As the title suggests, today was absolute chaos. Just madness.
To begin the day, i got home from taking my oldest to kinder to find my door jammed shut… one of my dogs had pushed the shoe hamper in front of the door. With screaming toddler in my arms I kicked the door open to find foil and cardboard EVERYWHERE!!!!
My dog had opened one of my drawers, taken the candles out and neatly placed them on the floor then ate a whole entire block of 85% cocoa chocolate. Now, i didn’t know which pup ate it but i certainly knew who got it out.
I called the vet in a mad panic and they didn’t have any time available but when i explained it was very dark chocolate they got me to come straight down so they could treat both dogs. My vet truly is amazing. So i piled the dogs and screaming toddler in to the car again off to the vet.
They gave them both medicine in their eye (which I’m going to research later because that is something i find so interesting, I’ve never seen that before). It induced vomitting so i sat out on the grass in the rain with now not screaming but running toddler trying to help my babies get up their chocolate. First up was my big husky, he vomitted up a huge amount of chocolate, food and a whole tea light candle. Second up was my whippet who the poor thing, vomitted up her breakfast and thats it.
Needless to say she wasn’t happy with husky for making her puke unnecessarily in the rain!!
I get the dopey dogs home and my psych had arrived for our appointment. My mind was everywhere but funnily enough i talked for the first time in months and actually problem solved a situation.
I picked my daughter up from kindy later on and had a playdate with one of her friends at my house. Her friend is scared of big dogs and my big dog is scared of high pitched noises. Cue my daughters friend squeeling and my husky bolting for it! He ran so far down the street and across roads. He always sits at roads. Always. I never thought I’d get him back, he was terrified, i was terrified, my kids were terrified and so was my kids friend.
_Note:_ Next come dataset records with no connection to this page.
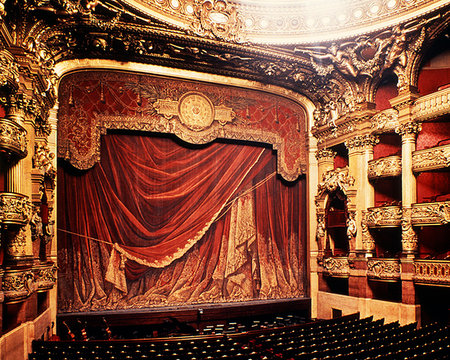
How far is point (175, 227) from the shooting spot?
10.5m

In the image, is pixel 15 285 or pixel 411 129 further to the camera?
pixel 411 129

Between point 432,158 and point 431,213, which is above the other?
point 432,158

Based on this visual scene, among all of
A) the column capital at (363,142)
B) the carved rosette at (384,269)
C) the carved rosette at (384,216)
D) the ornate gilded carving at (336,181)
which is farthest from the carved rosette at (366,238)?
the column capital at (363,142)

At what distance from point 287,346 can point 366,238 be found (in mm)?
5049

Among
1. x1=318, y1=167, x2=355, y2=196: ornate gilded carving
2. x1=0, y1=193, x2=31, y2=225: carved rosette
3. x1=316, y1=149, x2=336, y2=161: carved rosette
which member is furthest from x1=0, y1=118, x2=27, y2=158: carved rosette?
x1=316, y1=149, x2=336, y2=161: carved rosette

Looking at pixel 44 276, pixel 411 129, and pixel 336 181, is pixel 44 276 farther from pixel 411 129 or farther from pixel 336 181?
pixel 411 129

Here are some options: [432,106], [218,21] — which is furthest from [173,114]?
[432,106]

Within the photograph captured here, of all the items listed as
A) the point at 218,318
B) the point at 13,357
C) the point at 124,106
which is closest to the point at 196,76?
the point at 124,106

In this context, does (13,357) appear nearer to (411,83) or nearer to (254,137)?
(254,137)

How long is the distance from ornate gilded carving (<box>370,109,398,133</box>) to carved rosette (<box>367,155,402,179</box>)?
0.75m

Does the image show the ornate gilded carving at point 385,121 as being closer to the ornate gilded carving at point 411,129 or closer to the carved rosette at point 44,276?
the ornate gilded carving at point 411,129

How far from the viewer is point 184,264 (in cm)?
1052

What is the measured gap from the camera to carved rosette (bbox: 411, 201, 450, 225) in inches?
325

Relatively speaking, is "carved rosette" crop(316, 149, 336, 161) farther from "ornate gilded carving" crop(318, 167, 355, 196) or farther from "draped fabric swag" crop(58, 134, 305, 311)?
"draped fabric swag" crop(58, 134, 305, 311)
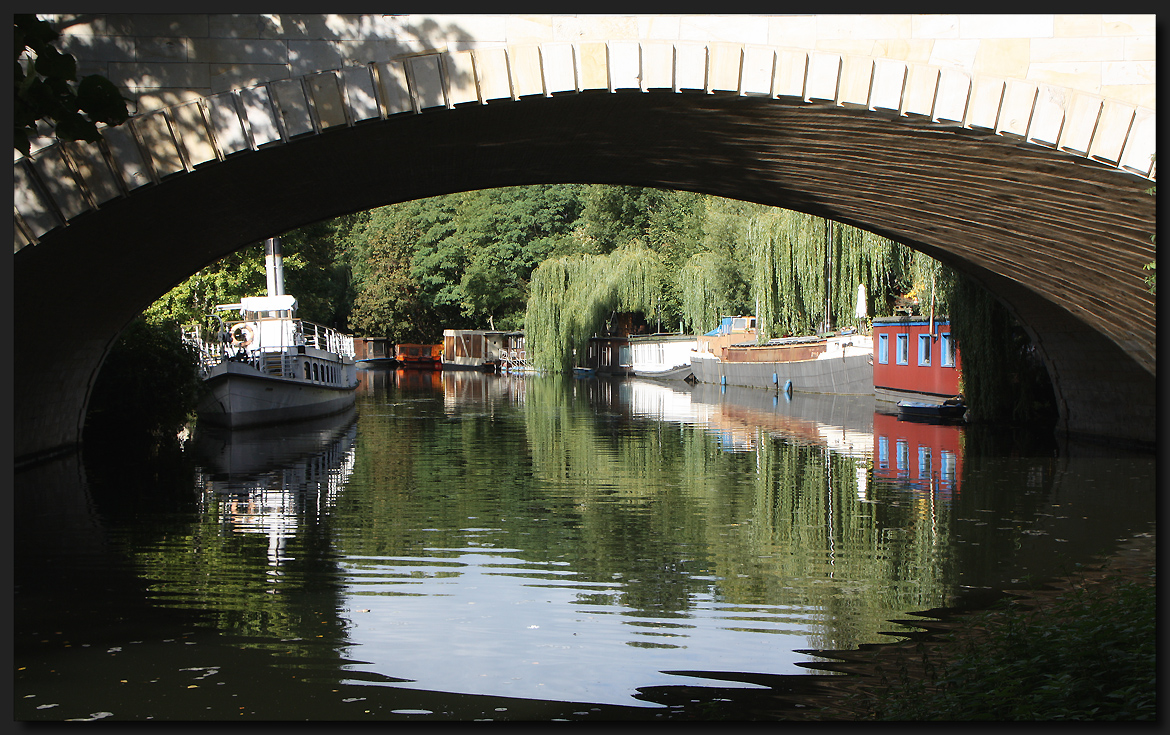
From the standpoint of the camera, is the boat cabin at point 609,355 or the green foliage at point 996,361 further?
the boat cabin at point 609,355

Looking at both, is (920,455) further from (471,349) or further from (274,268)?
(471,349)

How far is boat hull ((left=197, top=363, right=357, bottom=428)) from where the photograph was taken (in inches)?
832

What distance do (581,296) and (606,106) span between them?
1633 inches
I chased him a good 200m in the pouring rain with just socks on, tackled him to the ground and brought him home.
Twice today i thought I’d lose him forever.. I feel like the worst person ever… how can so much go wrong in a day with animals?? All that comes to mind is I am a massive failure. I hate how stupid I am. I hate it. I shouldn’t be raising animals or children with how bloody stupid i am.
Anyway, the things i have to be grateful for is that i have an amazing vet, a psych who visits me at home, a friend who no questions asked watches my kids and other animals while i bolt down the street and that everyone is ok now. I’m going to need a big pot of tea.